══ RECORDS SHOWN

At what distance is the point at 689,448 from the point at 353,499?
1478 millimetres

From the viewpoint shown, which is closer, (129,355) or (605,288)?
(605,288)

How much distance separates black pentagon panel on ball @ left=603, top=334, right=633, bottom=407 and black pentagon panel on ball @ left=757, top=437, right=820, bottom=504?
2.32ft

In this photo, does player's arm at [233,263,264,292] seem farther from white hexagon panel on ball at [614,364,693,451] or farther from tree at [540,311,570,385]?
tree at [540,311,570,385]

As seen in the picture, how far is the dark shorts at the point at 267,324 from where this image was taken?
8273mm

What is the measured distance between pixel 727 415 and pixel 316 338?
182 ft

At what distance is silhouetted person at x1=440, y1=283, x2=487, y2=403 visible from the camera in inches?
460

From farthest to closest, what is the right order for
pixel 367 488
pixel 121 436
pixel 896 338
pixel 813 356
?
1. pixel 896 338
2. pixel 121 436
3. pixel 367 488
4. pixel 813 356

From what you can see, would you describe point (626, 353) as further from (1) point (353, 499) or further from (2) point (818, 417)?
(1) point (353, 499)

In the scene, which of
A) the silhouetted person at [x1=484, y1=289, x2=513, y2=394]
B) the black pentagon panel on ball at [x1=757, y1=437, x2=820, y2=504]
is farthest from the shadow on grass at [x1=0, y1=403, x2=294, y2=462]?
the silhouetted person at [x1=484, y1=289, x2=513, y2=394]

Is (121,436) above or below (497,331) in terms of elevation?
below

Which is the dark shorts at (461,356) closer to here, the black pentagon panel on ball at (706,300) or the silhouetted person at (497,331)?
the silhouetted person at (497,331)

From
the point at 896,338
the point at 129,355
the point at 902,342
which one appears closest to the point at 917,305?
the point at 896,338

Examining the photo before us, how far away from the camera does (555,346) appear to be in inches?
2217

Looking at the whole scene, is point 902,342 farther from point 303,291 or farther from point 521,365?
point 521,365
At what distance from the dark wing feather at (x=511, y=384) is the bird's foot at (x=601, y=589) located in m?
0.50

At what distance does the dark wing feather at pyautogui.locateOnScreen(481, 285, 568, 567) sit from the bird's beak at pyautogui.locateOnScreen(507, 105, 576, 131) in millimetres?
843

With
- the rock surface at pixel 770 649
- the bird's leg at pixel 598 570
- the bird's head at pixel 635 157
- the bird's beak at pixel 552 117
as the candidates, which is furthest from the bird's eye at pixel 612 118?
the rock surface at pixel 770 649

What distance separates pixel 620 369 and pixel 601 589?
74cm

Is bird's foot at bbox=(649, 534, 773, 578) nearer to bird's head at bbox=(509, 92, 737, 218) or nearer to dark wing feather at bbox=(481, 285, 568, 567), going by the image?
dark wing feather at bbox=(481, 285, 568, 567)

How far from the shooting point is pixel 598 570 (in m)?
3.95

════

=== YOUR GOAL ===
Collect every line of the listing above that contains the string "farthest", matching case exactly.

=== SOLUTION TO THE PROBLEM ===
From farthest to closest, what is the right order for
is farthest from the shadow on grass at [x1=0, y1=403, x2=294, y2=462]?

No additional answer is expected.